START Extracted material
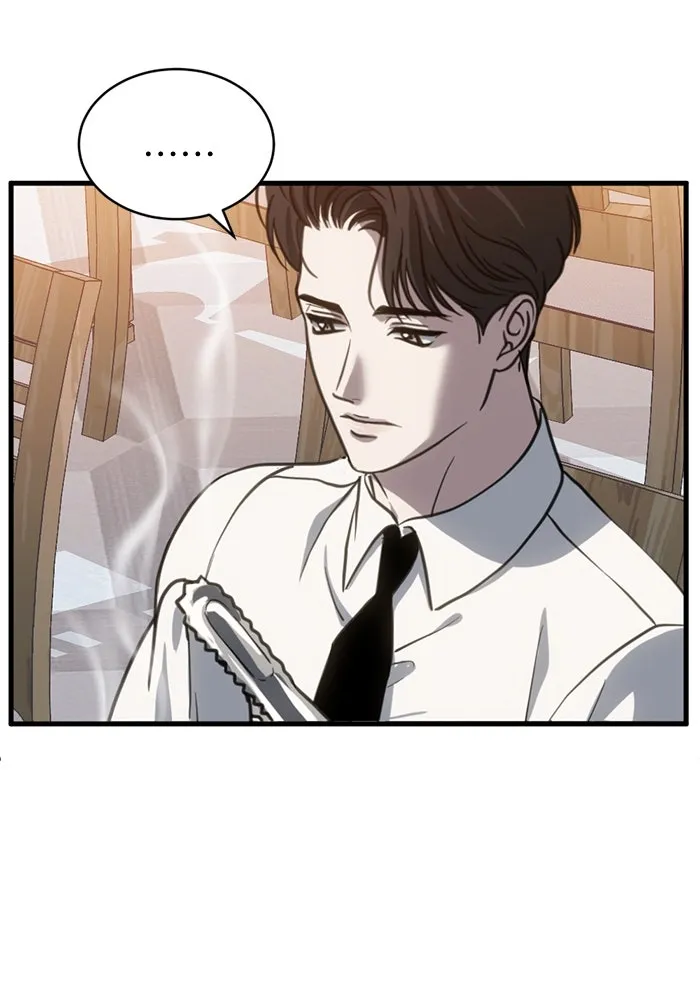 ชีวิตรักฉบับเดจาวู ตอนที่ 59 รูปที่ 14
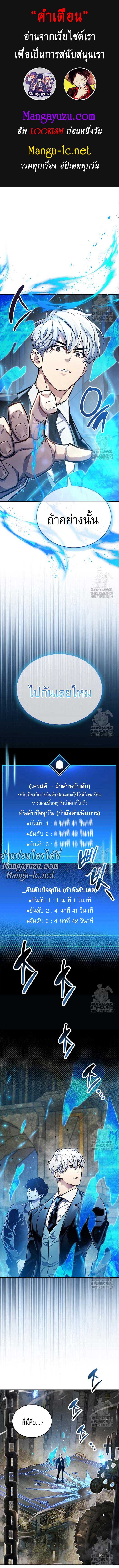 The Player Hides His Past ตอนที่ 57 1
END Extracted material
START Extracted material
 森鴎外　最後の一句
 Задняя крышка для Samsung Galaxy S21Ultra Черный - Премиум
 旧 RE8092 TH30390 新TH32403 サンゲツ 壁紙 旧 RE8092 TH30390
END Extracted material
**What you will do**
Please give back exactly the lines of the listing above that run from the one containing "Задняя крышка для" through the one containing "旧 RE8092 TH30390 新TH32403", and only those.

**Answer to this problem**
 Задняя крышка для Samsung Galaxy S21Ultra Черный - Премиум
 旧 RE8092 TH30390 新TH32403 サンゲツ 壁紙 旧 RE8092 TH30390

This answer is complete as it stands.